» **Information given**
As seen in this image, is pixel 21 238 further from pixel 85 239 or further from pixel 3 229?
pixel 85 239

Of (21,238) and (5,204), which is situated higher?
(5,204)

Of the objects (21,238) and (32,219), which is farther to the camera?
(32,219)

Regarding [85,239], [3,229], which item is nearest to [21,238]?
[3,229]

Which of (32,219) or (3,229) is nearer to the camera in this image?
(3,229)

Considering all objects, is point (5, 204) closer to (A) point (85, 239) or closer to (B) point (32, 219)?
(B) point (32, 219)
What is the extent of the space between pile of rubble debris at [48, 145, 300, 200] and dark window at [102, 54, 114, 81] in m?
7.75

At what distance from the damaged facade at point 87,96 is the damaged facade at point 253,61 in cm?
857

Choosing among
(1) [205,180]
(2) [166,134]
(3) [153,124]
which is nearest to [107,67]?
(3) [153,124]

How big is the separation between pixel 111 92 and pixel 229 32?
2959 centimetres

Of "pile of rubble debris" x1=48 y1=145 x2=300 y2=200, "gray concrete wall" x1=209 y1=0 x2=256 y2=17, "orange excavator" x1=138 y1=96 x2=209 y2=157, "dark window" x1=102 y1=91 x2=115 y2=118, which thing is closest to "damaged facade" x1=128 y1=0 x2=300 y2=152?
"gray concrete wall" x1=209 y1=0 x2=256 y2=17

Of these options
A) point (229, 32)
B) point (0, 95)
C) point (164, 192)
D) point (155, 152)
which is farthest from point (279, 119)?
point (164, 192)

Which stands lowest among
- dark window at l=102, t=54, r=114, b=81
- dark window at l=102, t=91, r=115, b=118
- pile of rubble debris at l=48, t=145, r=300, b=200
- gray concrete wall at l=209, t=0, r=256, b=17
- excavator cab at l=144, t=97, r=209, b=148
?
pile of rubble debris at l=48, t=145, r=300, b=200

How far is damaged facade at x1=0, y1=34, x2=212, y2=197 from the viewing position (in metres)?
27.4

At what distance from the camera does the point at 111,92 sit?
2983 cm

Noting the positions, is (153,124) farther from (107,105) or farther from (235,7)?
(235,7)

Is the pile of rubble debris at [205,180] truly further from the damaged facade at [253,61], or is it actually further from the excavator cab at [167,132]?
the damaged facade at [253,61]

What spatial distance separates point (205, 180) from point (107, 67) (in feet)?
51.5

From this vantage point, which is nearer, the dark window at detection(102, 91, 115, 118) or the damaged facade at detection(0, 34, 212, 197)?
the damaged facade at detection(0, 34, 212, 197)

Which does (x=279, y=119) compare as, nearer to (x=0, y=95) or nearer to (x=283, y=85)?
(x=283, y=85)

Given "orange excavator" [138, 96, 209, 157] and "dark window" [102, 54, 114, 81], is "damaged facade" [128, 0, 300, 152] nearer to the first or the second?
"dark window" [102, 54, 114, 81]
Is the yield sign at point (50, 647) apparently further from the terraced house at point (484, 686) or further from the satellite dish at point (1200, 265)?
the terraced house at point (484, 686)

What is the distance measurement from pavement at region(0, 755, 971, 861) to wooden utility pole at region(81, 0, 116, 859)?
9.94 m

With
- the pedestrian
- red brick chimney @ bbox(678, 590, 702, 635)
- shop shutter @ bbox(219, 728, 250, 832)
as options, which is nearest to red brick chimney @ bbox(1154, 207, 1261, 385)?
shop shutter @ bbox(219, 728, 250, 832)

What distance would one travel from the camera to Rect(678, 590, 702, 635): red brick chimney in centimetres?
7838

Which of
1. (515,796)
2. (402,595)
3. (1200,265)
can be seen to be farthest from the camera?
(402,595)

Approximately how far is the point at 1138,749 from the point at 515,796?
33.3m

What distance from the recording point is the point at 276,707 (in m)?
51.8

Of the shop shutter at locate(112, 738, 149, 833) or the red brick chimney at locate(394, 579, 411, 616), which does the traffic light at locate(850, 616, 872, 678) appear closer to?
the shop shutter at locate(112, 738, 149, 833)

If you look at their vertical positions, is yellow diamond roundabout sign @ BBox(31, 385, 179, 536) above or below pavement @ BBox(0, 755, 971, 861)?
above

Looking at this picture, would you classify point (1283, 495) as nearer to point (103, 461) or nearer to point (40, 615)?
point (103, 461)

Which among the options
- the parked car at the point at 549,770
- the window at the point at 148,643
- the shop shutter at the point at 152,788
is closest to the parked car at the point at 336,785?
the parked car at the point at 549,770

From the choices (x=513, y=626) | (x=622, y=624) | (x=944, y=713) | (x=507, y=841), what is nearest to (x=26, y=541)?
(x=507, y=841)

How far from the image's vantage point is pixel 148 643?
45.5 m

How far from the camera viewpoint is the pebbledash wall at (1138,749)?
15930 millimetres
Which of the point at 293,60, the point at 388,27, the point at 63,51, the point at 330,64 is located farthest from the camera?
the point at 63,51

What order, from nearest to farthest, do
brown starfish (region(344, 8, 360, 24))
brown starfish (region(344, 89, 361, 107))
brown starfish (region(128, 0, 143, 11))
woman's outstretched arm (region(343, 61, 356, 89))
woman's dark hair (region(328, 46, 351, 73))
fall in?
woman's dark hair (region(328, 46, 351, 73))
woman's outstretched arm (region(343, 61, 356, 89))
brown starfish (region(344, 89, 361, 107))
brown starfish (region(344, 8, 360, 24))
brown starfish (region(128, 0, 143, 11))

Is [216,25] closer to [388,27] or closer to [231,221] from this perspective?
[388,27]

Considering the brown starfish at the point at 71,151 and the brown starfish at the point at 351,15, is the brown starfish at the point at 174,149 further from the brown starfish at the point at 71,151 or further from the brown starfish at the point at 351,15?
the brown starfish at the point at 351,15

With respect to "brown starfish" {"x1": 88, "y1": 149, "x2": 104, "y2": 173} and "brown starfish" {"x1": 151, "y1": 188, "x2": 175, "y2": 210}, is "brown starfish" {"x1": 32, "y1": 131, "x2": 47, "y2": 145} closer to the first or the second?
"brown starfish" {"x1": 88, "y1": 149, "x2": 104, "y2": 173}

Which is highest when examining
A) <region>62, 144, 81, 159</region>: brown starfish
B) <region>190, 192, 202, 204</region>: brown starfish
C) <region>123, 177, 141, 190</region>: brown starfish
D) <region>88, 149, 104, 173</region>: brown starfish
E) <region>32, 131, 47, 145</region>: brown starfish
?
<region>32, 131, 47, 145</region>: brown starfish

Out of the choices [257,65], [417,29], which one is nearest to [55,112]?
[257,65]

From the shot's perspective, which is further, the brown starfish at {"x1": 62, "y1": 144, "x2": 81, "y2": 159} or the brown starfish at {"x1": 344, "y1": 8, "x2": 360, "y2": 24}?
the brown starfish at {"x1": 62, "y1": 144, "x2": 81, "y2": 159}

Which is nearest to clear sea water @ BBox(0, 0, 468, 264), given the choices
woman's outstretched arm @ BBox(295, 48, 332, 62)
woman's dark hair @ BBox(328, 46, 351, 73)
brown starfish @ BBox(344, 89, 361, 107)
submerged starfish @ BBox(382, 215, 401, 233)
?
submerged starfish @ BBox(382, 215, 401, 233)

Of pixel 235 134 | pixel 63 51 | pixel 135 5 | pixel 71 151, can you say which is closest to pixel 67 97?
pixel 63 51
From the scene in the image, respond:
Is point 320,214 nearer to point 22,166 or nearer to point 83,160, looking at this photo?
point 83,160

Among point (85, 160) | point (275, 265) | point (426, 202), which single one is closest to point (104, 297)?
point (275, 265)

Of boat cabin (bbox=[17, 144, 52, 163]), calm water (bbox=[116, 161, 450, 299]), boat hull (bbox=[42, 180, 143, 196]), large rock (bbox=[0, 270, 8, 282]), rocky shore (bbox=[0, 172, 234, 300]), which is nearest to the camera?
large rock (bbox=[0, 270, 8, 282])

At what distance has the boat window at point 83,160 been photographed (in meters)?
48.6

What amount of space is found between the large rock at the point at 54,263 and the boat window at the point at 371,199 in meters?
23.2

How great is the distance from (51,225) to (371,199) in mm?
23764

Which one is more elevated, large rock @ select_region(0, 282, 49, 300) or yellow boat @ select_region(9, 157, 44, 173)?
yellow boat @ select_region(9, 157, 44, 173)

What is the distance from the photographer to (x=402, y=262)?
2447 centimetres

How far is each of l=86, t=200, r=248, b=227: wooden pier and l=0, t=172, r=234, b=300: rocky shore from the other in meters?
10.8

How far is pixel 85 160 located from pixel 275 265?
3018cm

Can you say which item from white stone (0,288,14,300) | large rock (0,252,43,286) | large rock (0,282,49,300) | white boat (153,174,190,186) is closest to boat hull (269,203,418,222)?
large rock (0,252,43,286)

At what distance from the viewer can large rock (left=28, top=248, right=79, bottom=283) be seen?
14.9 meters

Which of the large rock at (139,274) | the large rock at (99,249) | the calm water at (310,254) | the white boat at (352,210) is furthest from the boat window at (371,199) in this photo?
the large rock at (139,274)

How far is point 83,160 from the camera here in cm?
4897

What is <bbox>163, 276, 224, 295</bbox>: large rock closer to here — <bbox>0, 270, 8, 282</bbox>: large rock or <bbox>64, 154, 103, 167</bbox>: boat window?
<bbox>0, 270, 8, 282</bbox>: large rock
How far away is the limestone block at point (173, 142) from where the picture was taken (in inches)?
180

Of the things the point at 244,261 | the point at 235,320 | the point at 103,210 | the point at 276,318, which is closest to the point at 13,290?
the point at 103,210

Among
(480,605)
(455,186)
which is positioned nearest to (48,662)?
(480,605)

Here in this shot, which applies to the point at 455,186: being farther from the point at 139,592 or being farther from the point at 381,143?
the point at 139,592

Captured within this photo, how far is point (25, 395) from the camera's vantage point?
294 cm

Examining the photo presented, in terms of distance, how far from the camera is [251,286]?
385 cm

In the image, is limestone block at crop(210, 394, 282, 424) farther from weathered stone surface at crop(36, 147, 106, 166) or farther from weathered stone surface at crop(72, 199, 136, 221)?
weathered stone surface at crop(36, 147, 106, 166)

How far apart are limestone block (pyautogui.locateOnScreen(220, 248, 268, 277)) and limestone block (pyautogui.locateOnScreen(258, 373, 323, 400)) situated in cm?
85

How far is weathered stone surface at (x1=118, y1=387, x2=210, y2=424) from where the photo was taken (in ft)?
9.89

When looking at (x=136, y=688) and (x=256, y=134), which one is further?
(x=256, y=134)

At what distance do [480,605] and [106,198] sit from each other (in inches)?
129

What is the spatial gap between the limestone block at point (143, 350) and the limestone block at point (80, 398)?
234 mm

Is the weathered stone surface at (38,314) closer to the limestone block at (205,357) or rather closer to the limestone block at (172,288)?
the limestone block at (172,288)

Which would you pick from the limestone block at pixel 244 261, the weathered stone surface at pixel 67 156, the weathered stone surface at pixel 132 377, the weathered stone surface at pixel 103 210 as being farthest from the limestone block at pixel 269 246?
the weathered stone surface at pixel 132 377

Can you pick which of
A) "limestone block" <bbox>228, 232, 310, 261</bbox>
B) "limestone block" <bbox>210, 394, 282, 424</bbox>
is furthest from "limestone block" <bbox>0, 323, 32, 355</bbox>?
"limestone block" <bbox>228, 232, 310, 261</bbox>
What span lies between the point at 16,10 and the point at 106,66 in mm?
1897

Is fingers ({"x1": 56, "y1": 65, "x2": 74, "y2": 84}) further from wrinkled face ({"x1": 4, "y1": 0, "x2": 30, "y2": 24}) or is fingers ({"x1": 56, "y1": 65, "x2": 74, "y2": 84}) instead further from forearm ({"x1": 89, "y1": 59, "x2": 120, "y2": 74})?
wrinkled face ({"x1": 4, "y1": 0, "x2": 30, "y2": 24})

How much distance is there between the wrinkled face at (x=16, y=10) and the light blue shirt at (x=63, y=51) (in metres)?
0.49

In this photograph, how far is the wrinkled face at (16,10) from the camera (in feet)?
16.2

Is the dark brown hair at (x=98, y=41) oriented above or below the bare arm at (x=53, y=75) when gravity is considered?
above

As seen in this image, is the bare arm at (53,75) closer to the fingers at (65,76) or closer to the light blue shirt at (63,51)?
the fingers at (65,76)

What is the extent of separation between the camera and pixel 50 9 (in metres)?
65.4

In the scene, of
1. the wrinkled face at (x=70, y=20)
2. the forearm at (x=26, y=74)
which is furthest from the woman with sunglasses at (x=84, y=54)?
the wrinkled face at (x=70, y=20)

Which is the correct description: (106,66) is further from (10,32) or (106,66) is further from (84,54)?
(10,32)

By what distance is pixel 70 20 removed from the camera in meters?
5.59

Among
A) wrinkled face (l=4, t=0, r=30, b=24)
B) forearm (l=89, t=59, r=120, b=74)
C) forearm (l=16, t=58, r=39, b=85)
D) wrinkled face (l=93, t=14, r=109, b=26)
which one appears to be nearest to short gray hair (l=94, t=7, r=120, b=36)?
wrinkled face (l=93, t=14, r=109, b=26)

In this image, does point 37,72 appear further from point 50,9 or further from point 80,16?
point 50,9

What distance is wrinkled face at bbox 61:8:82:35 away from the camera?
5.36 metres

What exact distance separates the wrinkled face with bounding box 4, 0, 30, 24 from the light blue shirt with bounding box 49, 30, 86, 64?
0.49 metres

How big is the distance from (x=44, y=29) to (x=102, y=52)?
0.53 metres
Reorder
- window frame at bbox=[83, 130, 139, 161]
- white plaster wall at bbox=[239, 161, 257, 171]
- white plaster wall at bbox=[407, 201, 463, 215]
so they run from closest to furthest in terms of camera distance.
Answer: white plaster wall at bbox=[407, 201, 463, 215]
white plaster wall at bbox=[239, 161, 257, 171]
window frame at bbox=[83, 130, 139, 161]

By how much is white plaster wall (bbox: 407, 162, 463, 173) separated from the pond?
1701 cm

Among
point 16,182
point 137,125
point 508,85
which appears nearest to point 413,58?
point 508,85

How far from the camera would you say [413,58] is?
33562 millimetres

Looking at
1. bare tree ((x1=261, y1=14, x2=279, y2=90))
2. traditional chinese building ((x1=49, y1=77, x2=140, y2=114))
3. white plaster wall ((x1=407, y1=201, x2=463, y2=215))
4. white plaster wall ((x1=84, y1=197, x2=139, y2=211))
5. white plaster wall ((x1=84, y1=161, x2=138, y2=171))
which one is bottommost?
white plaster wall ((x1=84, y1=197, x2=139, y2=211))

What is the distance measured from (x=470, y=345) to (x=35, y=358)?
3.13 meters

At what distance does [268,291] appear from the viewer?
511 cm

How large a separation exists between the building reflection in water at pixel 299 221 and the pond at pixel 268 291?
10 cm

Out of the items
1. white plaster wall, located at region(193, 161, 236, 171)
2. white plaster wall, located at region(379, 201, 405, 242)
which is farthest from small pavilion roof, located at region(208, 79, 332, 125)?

» **Written task**
From the line holding "By how much" down to the final line above, quote every line exactly and only those lines.

» **Exercise solution**
By how much is white plaster wall (bbox: 407, 162, 463, 173) separated from the pond?
1701 cm

Among
point 16,182
point 137,125
point 508,85
which appears nearest to point 413,58?
point 508,85

How far from the camera would you say [413,58] is?
33562 millimetres

Looking at
1. bare tree ((x1=261, y1=14, x2=279, y2=90))
2. traditional chinese building ((x1=49, y1=77, x2=140, y2=114))
3. white plaster wall ((x1=407, y1=201, x2=463, y2=215))
4. white plaster wall ((x1=84, y1=197, x2=139, y2=211))
5. white plaster wall ((x1=84, y1=161, x2=138, y2=171))
which one is bottommost?
white plaster wall ((x1=84, y1=197, x2=139, y2=211))

What is the distance measured from (x=470, y=345) to (x=35, y=358)?
3.13 meters

At what distance does [268,291] appear from the viewer?
511 cm

How large a separation exists between the building reflection in water at pixel 299 221 and the pond at pixel 268 291?
10 cm

Out of the items
1. white plaster wall, located at region(193, 161, 236, 171)
2. white plaster wall, located at region(379, 201, 405, 242)
which is farthest from small pavilion roof, located at region(208, 79, 332, 125)?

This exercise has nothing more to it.